> [THE PROBLEM]:
Render the captions in the listing below as a numbered list, skipping any blank lines and leaving the pictures out.
____________________
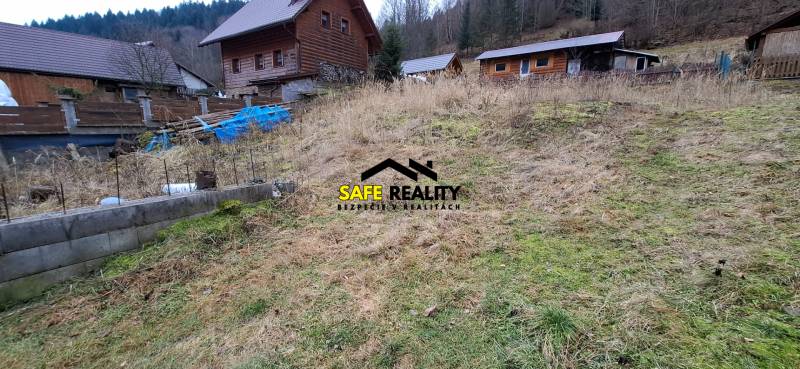 Land in Oščadnica designated for residential use with visible wooden structures on sloping terrain.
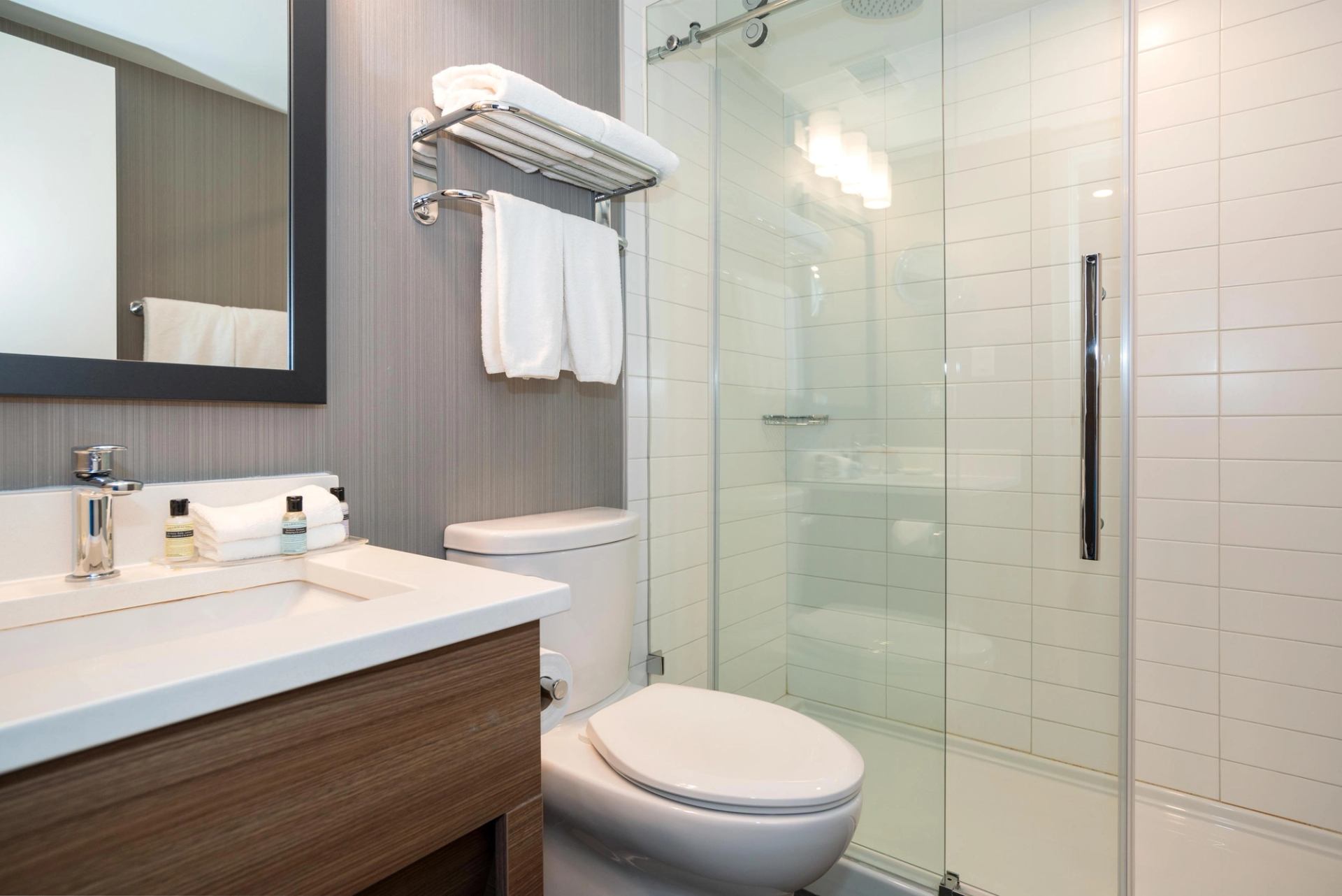 Modern bathroom with vanity, toilet, glass shower enclosure and folded white towels.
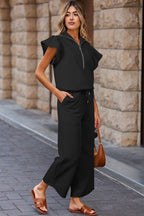 Stylish women's textured ruffle lounge set in black featuring a zip-up top and wide-leg pants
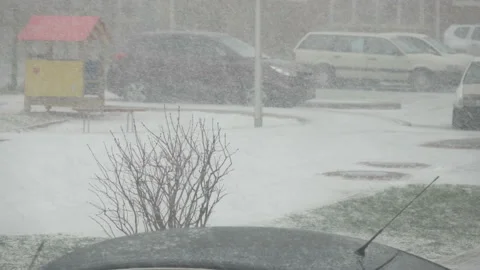 Snow storm in down town.  Snow-covered cars in the city. Snowfall in city, ea Stock Footage 101384924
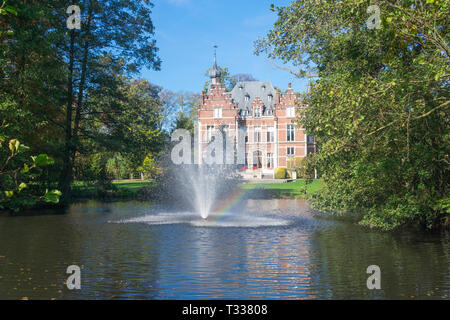 Waasmunster, Belgio - 13 ottobre 2018, Castello Blauwendael con fontana e Rainbow in primo piano Foto Stock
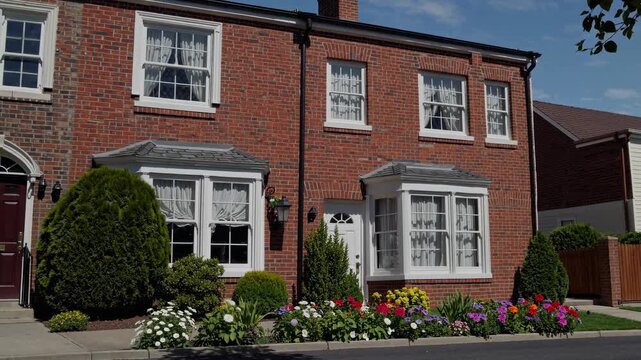 Charming brick house with colorful garden, captured from a street-level angle. Ideal for a real estate video showcasing suburban living.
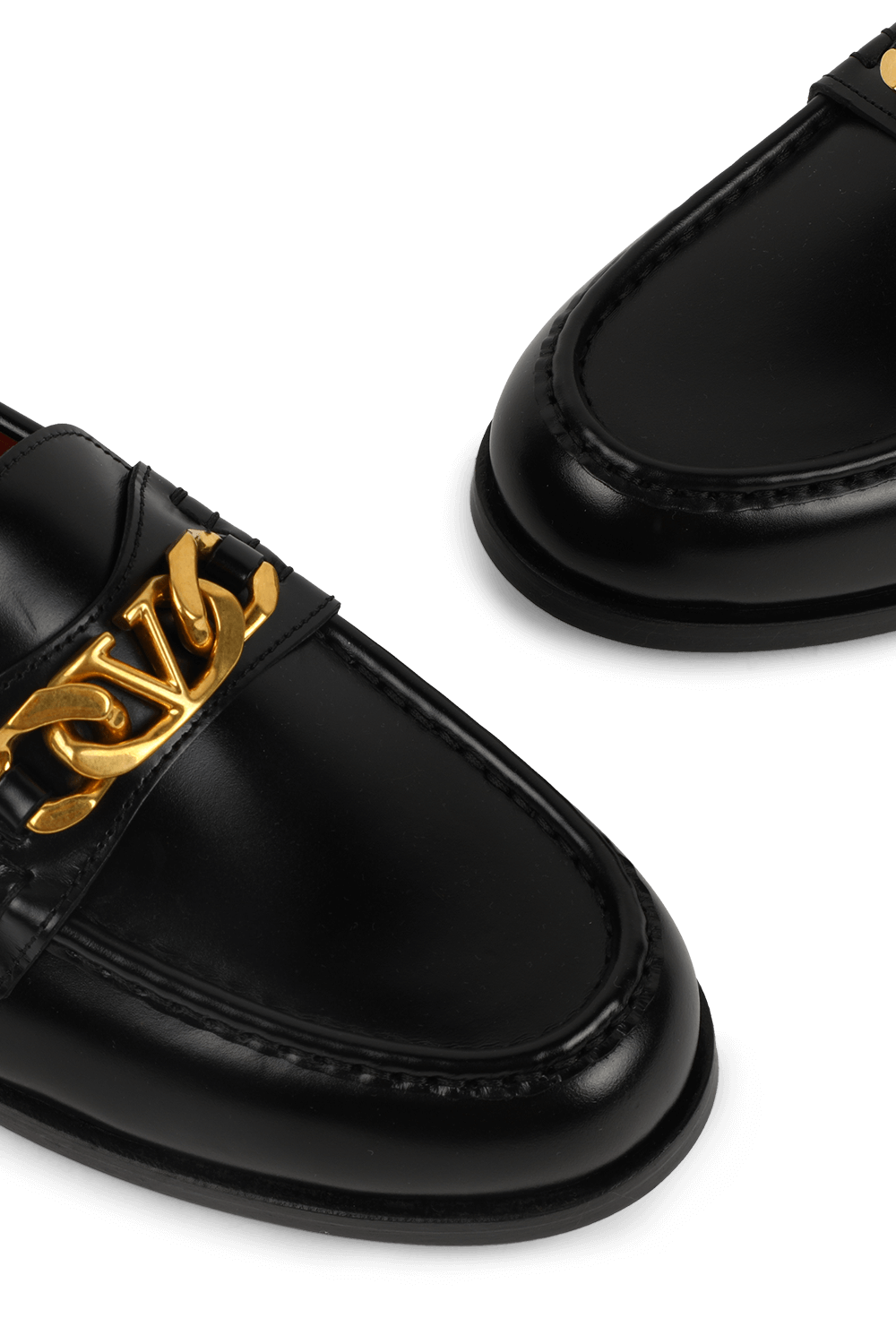 תמונת תקריב של נעלי מוקסין מעור מבריק עם אלמנט זהב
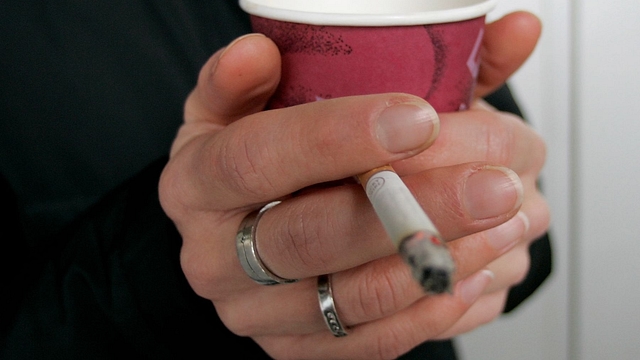 A smoker enjoys a cigarette and a coffee outside an office building (Ralph Orlowski/Getty Images)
____________________
> [EXERCISE SOLUTION]:
1.  Land in Oščadnica designated for residential use with visible wooden structures on sloping terrain.
2.  Modern bathroom with vanity, toilet, glass shower enclosure and folded white towels.
3.  Stylish women's textured ruffle lounge set in black featuring a zip-up top and wide-leg pants
4.  Snow storm in down town.  Snow-covered cars in the city. Snowfall in city, ea Stock Footage 101384924
5.  Waasmunster, Belgio - 13 ottobre 2018, Castello Blauwendael con fontana e Rainbow in primo piano Foto Stock
6.  Charming brick house with colorful garden, captured from a street-level angle. Ideal for a real estate video showcasing suburban living.
7.  תמונת תקריב של נעלי מוקסין מעור מבריק עם אלמנט זהב
8.  A smoker enjoys a cigarette and a coffee outside an office building (Ralph Orlowski/Getty Images)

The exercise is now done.